Microscopic findings

Histologically, marked multifocal necrosis of the tibiotarsal bone marrow was present in 5 of the 6 affected birds (Fig. 1A), and was characterized by replacement of adipose tissue by eosinophilic, granular debris and/or eosinophilic, homogeneous, proteinaceous material. Hematopoietic precursor cells were hypereosinophilic and shrunken, with pyknotic or karyorrhectic nuclei. Most of the affected hematopoietic precursor cells appeared to be of the myeloid lineage. The sixth affected hawk had marked myeloid hyperplasia and erythroid hypoplasia without evidence of bone marrow necrosis. In this bird, the bone marrow was ~80% cellular, with ~90% of the hematopoietic precursor cells of myeloid origin, including small-to-moderate numbers of immature granulocytic precursor cells, and with only rare, scattered erythroid hematopoietic precursor cells.

Figure 1.

Bone marrow, spleen, and liver necrosis in red-tailed hawks. H&E. A. Bone marrow, case 6. Massive necrosis with loss of architecture of the adipose tissue, with replacement by eosinophilic, granular debris and/or eosinophilic, homogeneous proteinaceous material. Inset: occasional hematopoietic precursor cells had 4.5–9.0-µm diameter, pale-eosinophilic to amphophilic, intranuclear inclusion bodies (INIBs). B. Spleen, case 6. Multifocal necrosis surrounding sheathed capillaries. Inset: a reticular cell or macrophage with an INIB. C. Liver, case 3. Massive necrosis with collapse of hepatic cords, with clusters of hepatocytes with hypereosinophilic, granular cytoplasm and absence of nuclei. Inset: an INIB in a hepatocyte.
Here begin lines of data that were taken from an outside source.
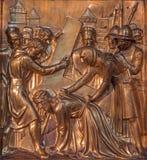 Antwerp - Fall of Jesus under cross. Metal relief from Joriskerk or st. George church Stock Images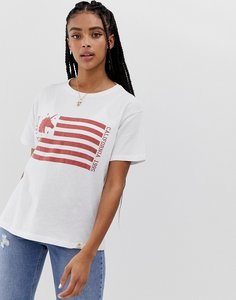 Read more about Pull bear american flag tshirt - white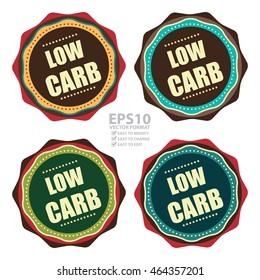 Vector : Low Carb Product Information Infographics Icon or Label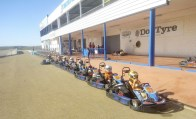 Fin de semana intensivo de Karting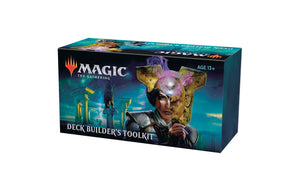 Mtg Magic The Gathering Theros Beyond Death Deck Builder's Toolkit - Collector's Avenue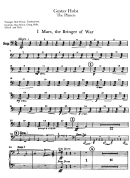 The Planets By Gustav Holst Sheet Music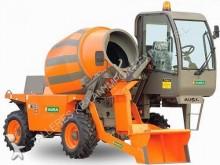 camion béton toupie / Malaxeur Ausa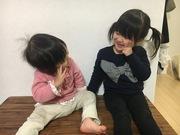 3歳と1歳の姉妹ママ、子育てと節約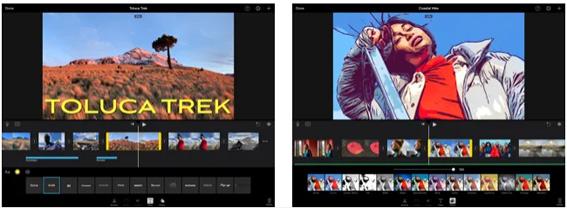 iMovie editor de video para movil gratis sin marca de agua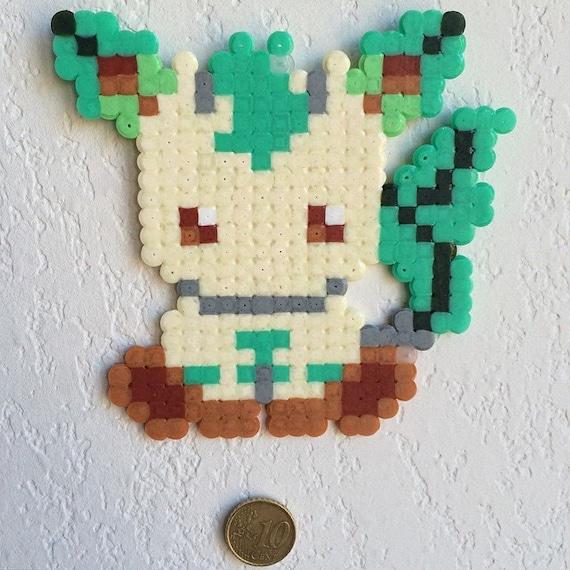 Pixel Art Pokemon Facile Pixel Art Pokemon Pixel Paper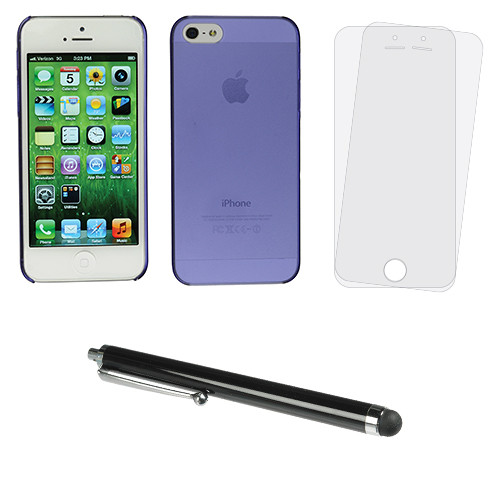 Xuma Purple Ultra-Slim Snap-on Case for iPhone 5/5s with Stylus and Screen Protectors Kit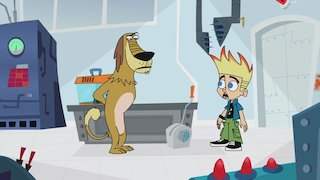 Watch Johnny Test Season 6 Episode 28 - Johnny in Charge Online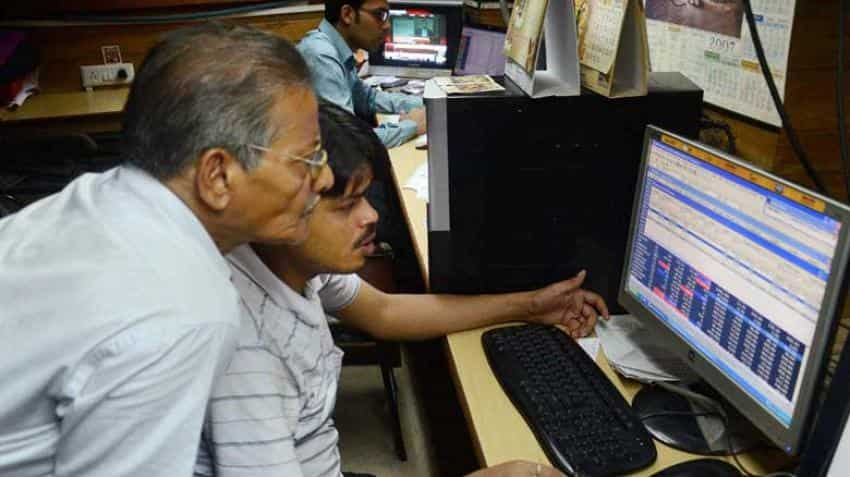 Sensex, Nifty pare early gains to settle flat; INOX Wind drops 9%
The spleen of 3 of the affected 6 hawks had multifocal necrosis (Fig. 1B), predominantly located near sheathed capillaries and/or within the white pulp. The necrotic foci were characterized by eosinophilic granular debris, admixed with pyknotic or karyorrhectic nuclei. In addition, lymphocytolysis was widespread in the periarteriolar lymphatic sheath and follicles of the white pulp. Of the remaining spleens without splenic necrosis, 2 had prominent reticular cells and increased numbers of histiocytes in the red pulp, which was interpreted as red pulp hyperplasia. In the other spleen, the ellipsoids were surrounded by 4–6 layers of foamy histiocytes, interpreted as splenic histiocytosis.

Multifocal, mild-to-marked necrosis was present in the livers of 4 of the affected hawks (Fig. 1C). The necrosis varied from rare individual cell necrosis to variably sized clusters of hepatocytes. The necrotic hepatocytes were hypereosinophilic and shrunken, with absence of nuclei or had pyknotic nuclei. The hepatic cords were collapsed in severely affected areas. In 1 of the 6 livers, hepatocytes contained discrete, optically clear, cytoplasmic vacuoles (consistent with lipid) multifocally.

The 2 bursas of Fabricius examined histologically had marked lymphoid depletion with lymphocytolysis, and 1 had epithelial necrosis with replacement of the epithelium by eosinophilic, granular debris and pyknotic nuclei. Another hawk had mild necrotizing ventriculitis, characterized by small foci of loss of the superficial epithelium and replacement of the epithelium by a small amount of granular eosinophilic necrotic debris. A small number of degenerate inflammatory cells, presumably predominantly heterophils, were scattered within the superficial ventricular epithelium and deep lamina propria. Beneath the affected areas, many small-caliber blood vessels of the lamina propria were occluded by thrombi.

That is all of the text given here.